JOB:
Please copy every line of the listing below word for word, leaving out the pictures.

· · · ·

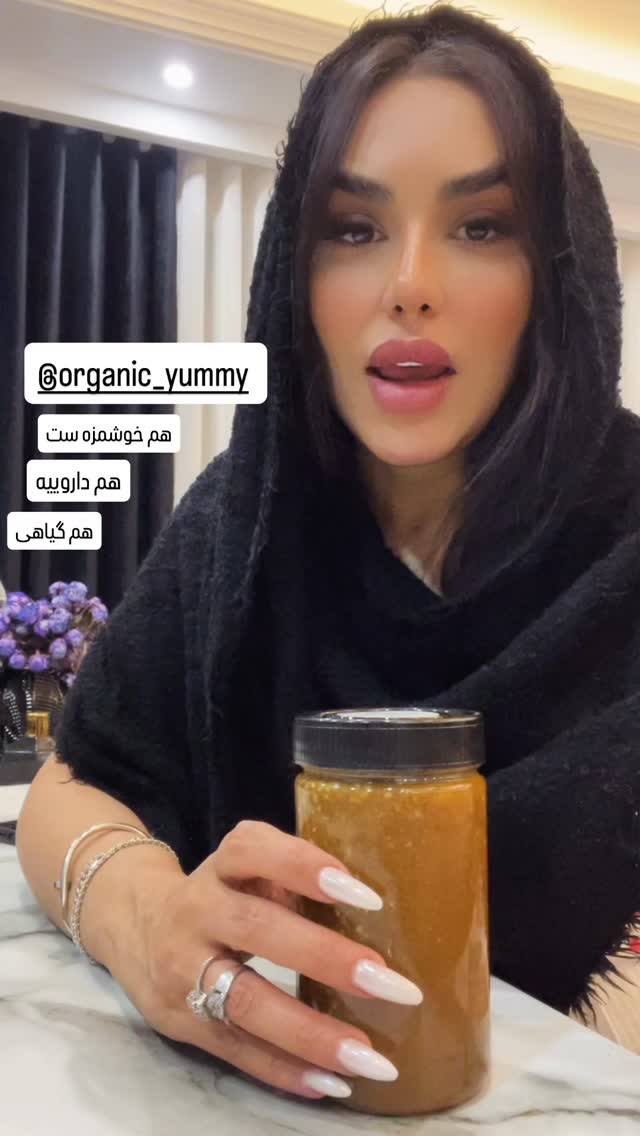  جدید ترین استوری اینستاگرام عاطفه عزیزی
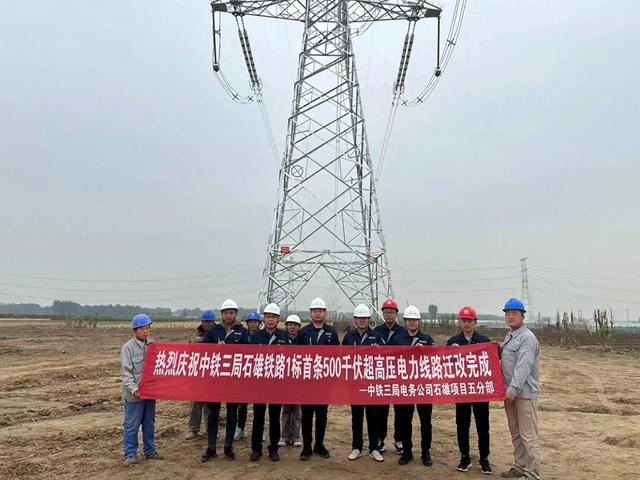 石雄铁路1标首条500千伏超高压电力线路迁改完成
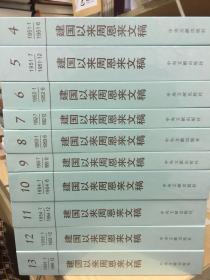 建国以来周恩来文稿（4-13）十册全平装版为纪念周恩来诞辰120周年会议 抢先少量 重磅纸 印制精良！现货！仅一套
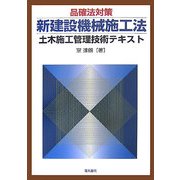 品確法対策 新建設機械施工法―土木施工管理技術テキスト [単行本]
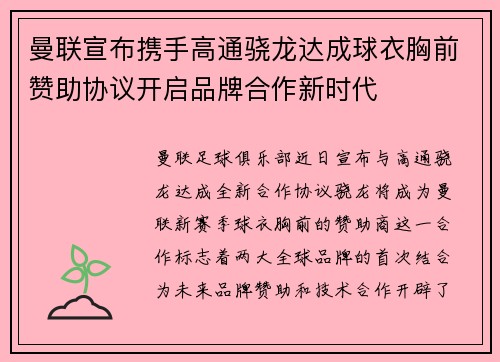 曼联宣布携手高通骁龙达成球衣胸前赞助协议开启品牌合作新时代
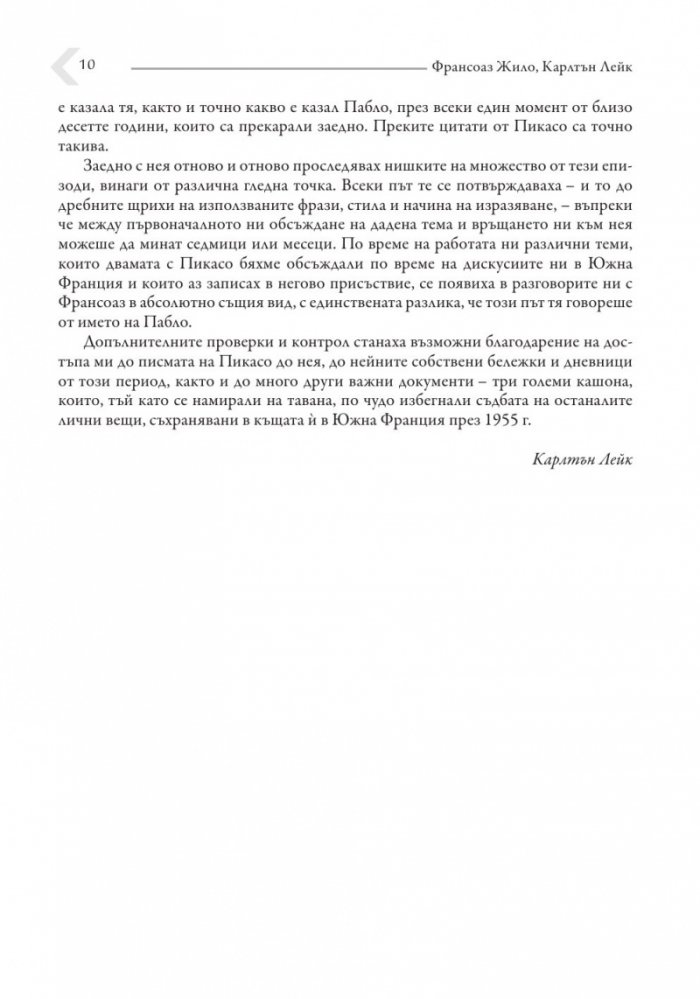 Живот с Пикасо. Биографичен роман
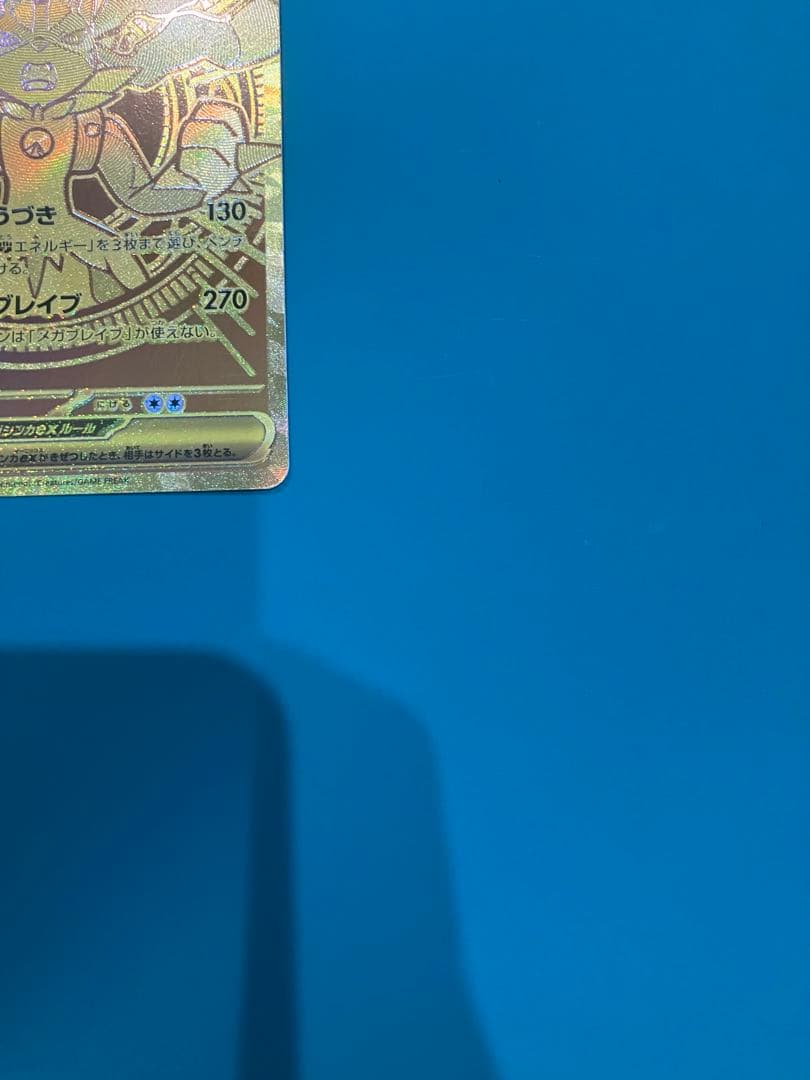 メガルカリオEX MUR ポケカ　美品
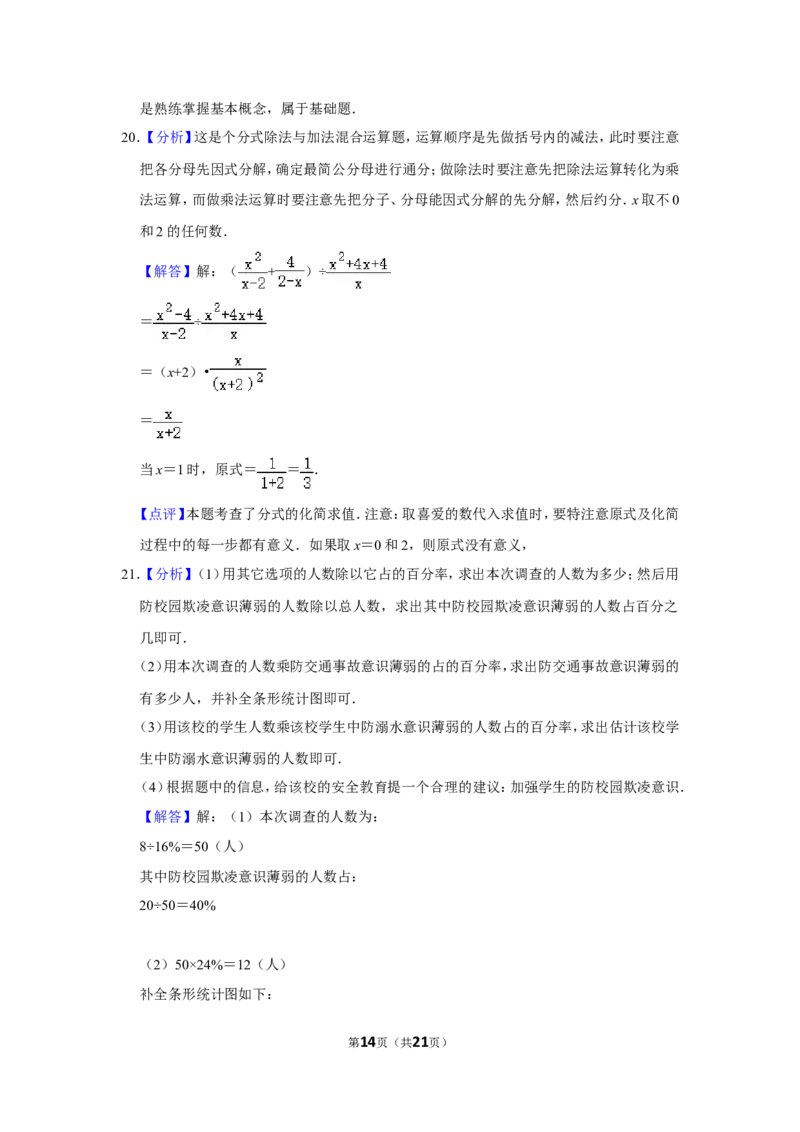 2017年湖南省永州市中考数学试卷_中考真题_2.数学中考真题2015-2024年_地区卷_湖南省_湖南永州数学11-22_永州数学11-21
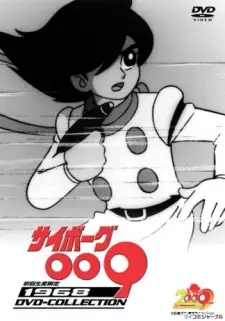 Gambar Anime Cyborg 009 (TV)
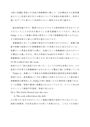 【割安】【佛教大学】P6103【<strong>英語</strong><strong>学</strong><strong>概論</strong>】【第１設題、第２設題セット】2016年度　A判定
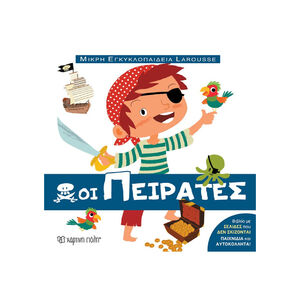 Μικρη Εγκυκλοπαιδεια Larousse 12-Οι Πειρατες PAPER CITY 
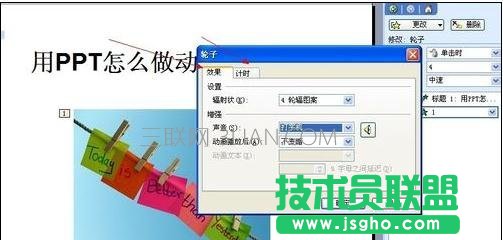 ppt怎么做动态效果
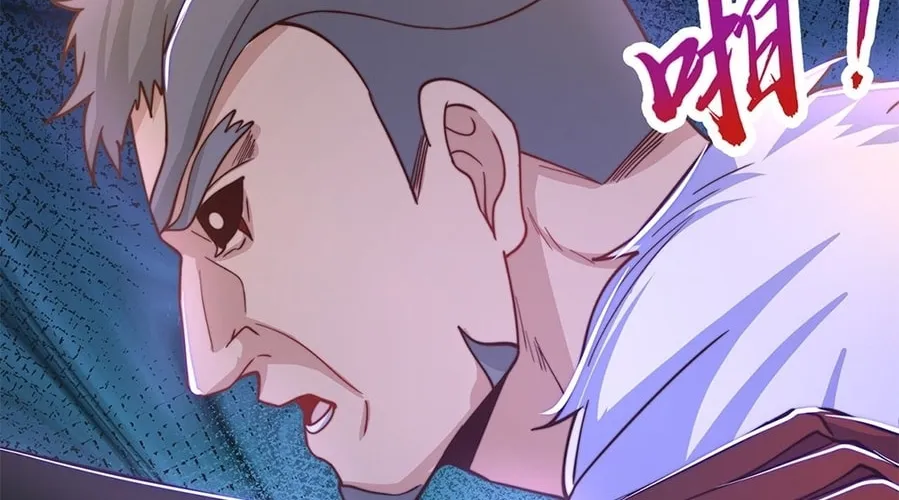 Read Toshiue no Hito (Colored) chapter 31 image 85 on Lezhin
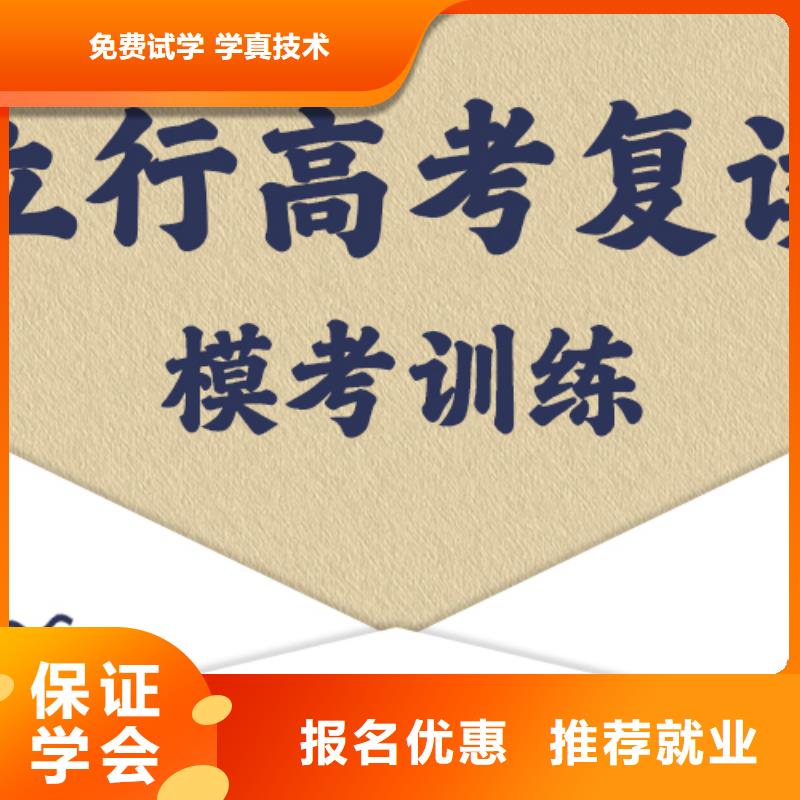 立行学校艺考生一对一补习高考复读学校正规学校pmtcj.com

· · · ·

RESPONSE TO THE EXERCISE:
  جدید ترین استوری اینستاگرام عاطفه عزیزی
 石雄铁路1标首条500千伏超高压电力线路迁改完成
 建国以来周恩来文稿（4-13）十册全平装版为纪念周恩来诞辰120周年会议 抢先少量 重磅纸 印制精良！现货！仅一套
 品確法対策 新建設機械施工法―土木施工管理技術テキスト [単行本]
 曼联宣布携手高通骁龙达成球衣胸前赞助协议开启品牌合作新时代
 Живот с Пикасо. Биографичен роман
 メガルカリオEX MUR ポケカ　美品
 2017年湖南省永州市中考数学试卷_中考真题_2.数学中考真题2015-2024年_地区卷_湖南省_湖南永州数学11-22_永州数学11-21
 Gambar Anime Cyborg 009 (TV)
 【割安】【佛教大学】P6103【<strong>英語</strong><strong>学</strong><strong>概論</strong>】【第１設題、第２設題セット】2016年度　A判定
 Μικρη Εγκυκλοπαιδεια Larousse 12-Οι Πειρατες PAPER CITY 
 ppt怎么做动态效果
 Read Toshiue no Hito (Colored) chapter 31 image 85 on Lezhin
 立行学校艺考生一对一补习高考复读学校正规学校pmtcj.com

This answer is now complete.